“La democracia no es una forma institucional, es ante todo la política misma”
Jacques Rancière
En un país polarizado y desigual, cada cual vota por quien le corresponde a sus circunstancias. La minoría olvida al pueblo y éste, furioso con ellos, elige un representante opuesto en ideología. Entonces, “la inteligencia nacional” busca un sufragio que, efectivamente, se lleva a cabo con la elección.
El inconveniente de la furia y el odio deriva en volverse algo que define a cualquier carácter; sin embargo, siempre hay cosas mejores por qué vivir y caracterizarse. Uno importa poco, otros deberían preocupar, los que no tienen nombre, que nadie considera que existan.
Algunos intelectuales se disfrazan de héroes, justicieros, vengadores, libertadores, pero son lo que son e impiden que sus semejantes tengan el mismo éxito que ellos u obtengan la fama que anhelan. No, ningún discurso arbitrario, pero ataviado con manierismo, impresiona ya.
Comprender una victoria resulta un asunto de obviedades, ningún demagogo podría explicarlo mejor que eso que representa en sí misma.

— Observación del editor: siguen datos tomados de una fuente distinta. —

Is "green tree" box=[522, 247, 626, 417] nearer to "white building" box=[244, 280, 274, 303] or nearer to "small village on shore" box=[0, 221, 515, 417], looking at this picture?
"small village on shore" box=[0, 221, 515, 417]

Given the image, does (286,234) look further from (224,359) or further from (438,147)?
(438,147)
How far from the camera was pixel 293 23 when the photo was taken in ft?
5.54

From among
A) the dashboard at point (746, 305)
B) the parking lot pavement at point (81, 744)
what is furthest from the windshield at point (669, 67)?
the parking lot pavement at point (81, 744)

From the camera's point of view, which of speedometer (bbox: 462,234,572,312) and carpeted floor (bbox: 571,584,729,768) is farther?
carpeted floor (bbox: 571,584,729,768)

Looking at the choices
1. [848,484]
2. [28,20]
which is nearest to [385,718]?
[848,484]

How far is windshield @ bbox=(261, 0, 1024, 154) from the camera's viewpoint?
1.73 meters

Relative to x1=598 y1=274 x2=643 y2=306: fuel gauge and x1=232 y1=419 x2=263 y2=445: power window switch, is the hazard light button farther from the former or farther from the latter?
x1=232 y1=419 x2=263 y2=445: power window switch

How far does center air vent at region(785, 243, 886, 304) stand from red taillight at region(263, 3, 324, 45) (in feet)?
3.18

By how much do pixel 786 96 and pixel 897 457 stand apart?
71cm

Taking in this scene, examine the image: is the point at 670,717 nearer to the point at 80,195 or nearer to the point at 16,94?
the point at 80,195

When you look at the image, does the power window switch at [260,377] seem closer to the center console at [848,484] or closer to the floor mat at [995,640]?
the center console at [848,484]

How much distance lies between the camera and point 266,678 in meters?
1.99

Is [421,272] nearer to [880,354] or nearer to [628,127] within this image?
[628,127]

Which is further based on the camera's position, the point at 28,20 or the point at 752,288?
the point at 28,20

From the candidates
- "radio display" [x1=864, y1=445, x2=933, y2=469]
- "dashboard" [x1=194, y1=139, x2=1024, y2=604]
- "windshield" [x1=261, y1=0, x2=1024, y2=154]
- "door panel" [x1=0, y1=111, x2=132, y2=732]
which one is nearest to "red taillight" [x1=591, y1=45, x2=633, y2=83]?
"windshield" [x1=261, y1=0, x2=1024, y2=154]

Nombrarse demócrata, liberal, izquierdista, conservador, resulta hoy mero formalismo.
En esencia, los partidos políticos dejaron de existir para forjarse alianzas —varias siniestras— cuya ideología e intereses comparecen ante el Estado: ninguno atiende principios, obedecen intereses. No porque escriban los analistas sobre algo lo comprenden; de hecho, es inútil cuando adoctrinan a mentirosos muy elocuentes. El mal está en divagar, escribió Rancière, y sí: “Ve entonces por tu camino”.